Hij liep terug het terras op. Zijn hoofd leeg. Het terras leeg. Leeg? Leeg! “Uh” ontsnapte een beetje dommig uit zijn mond. Hij zag de achteruit gevallen stoel, de tafel waar zij net nog aan zaten. Alles was er nog, MAAR WAAR VERDOMME WAS LANA?
Lana
Ja, Lana. Zo heette ze. Lana Mertens. Een stevige, Belgische brunette met een paar pronte borsten. 37 jaar geleden geboren in Lanaken, ’n wat bleek Belgisch plaatsje net over de grens bij Maastricht. Zijn ogen gleden over de lege tafel. Hij voelde weer even de warmte van haar hand, een steek van spijt schoot door zijn borst. IK MOET HAAR VINDEN EN VERTELLEN WAT IK ECHT VOOR HAAR VOEL. De woorden vormden zich in zijn hoofd en vochten zich een weg naar zijn mond. Hij wilde het wel uitschreeuwen over het intussen bijna lege terras. Net op dat moment voelde hij de hand op zijn schouder. Geïrriteerd door deze plotselinge onderbreking van zijn voortrazende gedachtestroom, draaide hij zich met een ruk om.
Slalommend met grote passen ontweek ze het winkelend publiek. In haar hoofd herhaalden zich de woorden: “Je komt nu, jà?” Met name het scherpe, afgebetene van die “ja” maakte haar steeds onrustiger. Het wakkerde een vergeten angst aan.
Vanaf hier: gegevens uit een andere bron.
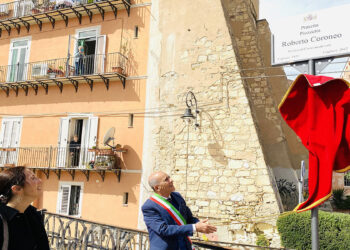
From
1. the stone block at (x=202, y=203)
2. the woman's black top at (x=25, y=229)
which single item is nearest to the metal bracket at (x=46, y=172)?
the stone block at (x=202, y=203)

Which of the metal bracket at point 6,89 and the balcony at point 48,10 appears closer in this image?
the balcony at point 48,10

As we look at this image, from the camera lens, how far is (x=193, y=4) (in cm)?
1239

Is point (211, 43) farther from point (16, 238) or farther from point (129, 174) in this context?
point (16, 238)

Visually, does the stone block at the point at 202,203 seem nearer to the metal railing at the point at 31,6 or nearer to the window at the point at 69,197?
the window at the point at 69,197

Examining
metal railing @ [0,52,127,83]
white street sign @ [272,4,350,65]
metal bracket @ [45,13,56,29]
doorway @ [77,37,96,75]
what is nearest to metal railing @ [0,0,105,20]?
metal bracket @ [45,13,56,29]

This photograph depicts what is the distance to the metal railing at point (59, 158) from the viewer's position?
Answer: 1205cm

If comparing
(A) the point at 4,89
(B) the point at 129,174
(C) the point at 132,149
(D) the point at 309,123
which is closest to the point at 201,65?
(C) the point at 132,149

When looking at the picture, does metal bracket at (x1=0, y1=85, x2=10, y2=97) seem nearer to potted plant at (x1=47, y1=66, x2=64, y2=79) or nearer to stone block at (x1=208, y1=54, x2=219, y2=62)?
potted plant at (x1=47, y1=66, x2=64, y2=79)

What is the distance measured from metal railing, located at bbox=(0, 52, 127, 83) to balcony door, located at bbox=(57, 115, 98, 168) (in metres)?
2.00

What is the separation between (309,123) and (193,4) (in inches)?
402

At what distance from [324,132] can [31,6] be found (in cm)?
1578

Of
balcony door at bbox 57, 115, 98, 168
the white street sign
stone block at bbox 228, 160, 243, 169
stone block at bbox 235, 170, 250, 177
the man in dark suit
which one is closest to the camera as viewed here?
the man in dark suit

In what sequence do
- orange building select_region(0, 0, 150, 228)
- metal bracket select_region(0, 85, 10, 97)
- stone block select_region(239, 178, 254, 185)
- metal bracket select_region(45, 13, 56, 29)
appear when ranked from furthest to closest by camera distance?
1. metal bracket select_region(0, 85, 10, 97)
2. metal bracket select_region(45, 13, 56, 29)
3. orange building select_region(0, 0, 150, 228)
4. stone block select_region(239, 178, 254, 185)

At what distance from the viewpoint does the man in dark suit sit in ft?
10.1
Er was een deurtje in haar hoofd open geschoten dat ze lang geleden had gesloten. ‘Waarom juist nu?’ dacht ze wanhopig. ‘Eerst maar pa bellen’ was de volgende, meer rationele gedachte. “Pa” is Lambert Mertens, een volbloed Belg, geboren 1931 in Wulmersum, een gat onder de rook van Tienen. Dreigde net als zijn vader z’n hele leven in de suikerfabriek van Tienen te moeten werken, totdat hij op zijn 40e besloot dat een Mertens meer kon dan alleen achter de lopende band staan, nam al z’n spaargeld op, trouwde met Lizzy en besloot samen met haar in de euforie van de huwelijksnacht om een camping in Lanaken te kopen. Waar ze beiden al vanaf hun jeugd kwamen. En waar Lana in 1976 geboren werd.